This chapter records the fifth, sixth, and seventh plagues that God unleashed on the Egyptians. Some people do not accept that these miraculous calamities were acts of God, but verse 3 affirms that the plagues were a result of “the hand of the Lord” falling in judgment on Egypt.
They had seen livestock die before, they knew of people contracting boils, and they knew what hailstorms were. But these plagues were miraculous because of their timing (they occurred when Moses announced they would), their intensity (the severity of the frogs, flies, hail, etc. was unlike anything they had ever experienced), and their location (they occurred right where Pharaoh and the Egyptians would experience them, not somewhere else).

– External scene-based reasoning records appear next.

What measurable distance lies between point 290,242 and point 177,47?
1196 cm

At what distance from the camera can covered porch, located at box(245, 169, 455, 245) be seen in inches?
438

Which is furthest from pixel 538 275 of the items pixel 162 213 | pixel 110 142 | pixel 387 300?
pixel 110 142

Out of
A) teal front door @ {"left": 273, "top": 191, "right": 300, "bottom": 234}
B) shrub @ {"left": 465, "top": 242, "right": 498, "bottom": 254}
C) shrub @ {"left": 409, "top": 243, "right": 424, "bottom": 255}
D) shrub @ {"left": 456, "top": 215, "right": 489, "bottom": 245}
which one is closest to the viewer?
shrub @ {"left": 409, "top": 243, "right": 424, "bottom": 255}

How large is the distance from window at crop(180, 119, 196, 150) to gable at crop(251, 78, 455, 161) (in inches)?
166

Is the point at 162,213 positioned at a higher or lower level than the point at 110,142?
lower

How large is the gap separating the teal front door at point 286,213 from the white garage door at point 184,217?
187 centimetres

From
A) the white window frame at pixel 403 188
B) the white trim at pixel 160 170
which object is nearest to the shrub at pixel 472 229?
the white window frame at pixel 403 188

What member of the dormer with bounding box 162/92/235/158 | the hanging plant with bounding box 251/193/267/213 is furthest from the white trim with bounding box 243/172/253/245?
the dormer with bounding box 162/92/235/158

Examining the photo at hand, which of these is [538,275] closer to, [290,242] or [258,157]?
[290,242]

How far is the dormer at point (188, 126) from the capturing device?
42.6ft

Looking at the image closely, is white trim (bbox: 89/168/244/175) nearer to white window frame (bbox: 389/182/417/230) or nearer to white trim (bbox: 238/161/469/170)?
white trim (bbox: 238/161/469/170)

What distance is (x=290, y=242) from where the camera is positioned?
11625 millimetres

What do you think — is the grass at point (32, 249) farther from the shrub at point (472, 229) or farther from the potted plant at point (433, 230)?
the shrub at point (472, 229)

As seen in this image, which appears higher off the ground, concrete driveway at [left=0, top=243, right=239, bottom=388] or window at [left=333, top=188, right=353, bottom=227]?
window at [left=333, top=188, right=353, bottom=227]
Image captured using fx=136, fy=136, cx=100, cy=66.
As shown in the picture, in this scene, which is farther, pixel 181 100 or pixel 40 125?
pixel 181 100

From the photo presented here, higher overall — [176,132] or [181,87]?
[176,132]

The plagues were most definitely the work of God, and yet Pharaoh continued to harden his heart. He would not respond to these powerful messages from God and he would not relent and free the Israelites. Even after the devastating hail storm when Pharaoh confessed that he had sinned (v.27), he proved later that he did not truly fear the Lord (v.30) when “he sinned yet again and hardened his heart” (v.34). There is a difference in wanting to escape the consequences of sin and true repentance, which desires to please God.
For me, the most significant part of this chapter is found in verses 15-16. In verse 15 Moses taught Pharaoh about God’s mercy. God could have vaporized the entire nation of Egypt with a single word, but instead He extended mercy. Pharaoh should have opened his heart to the Lord in gratitude, but instead he hardened his heart in rebellion.
In verse 16 Moses taught Pharaoh about God’s sovereignty. Pharaoh ruled Egypt only by the sovereign will of God. Every time he hardened his heart and rebelled, the Lord used that rebellion to display His power and glory.
I choose today to celebrate God’s mercy by opening my heart to Him and surrendering to His good and perfect will. Join me, ok?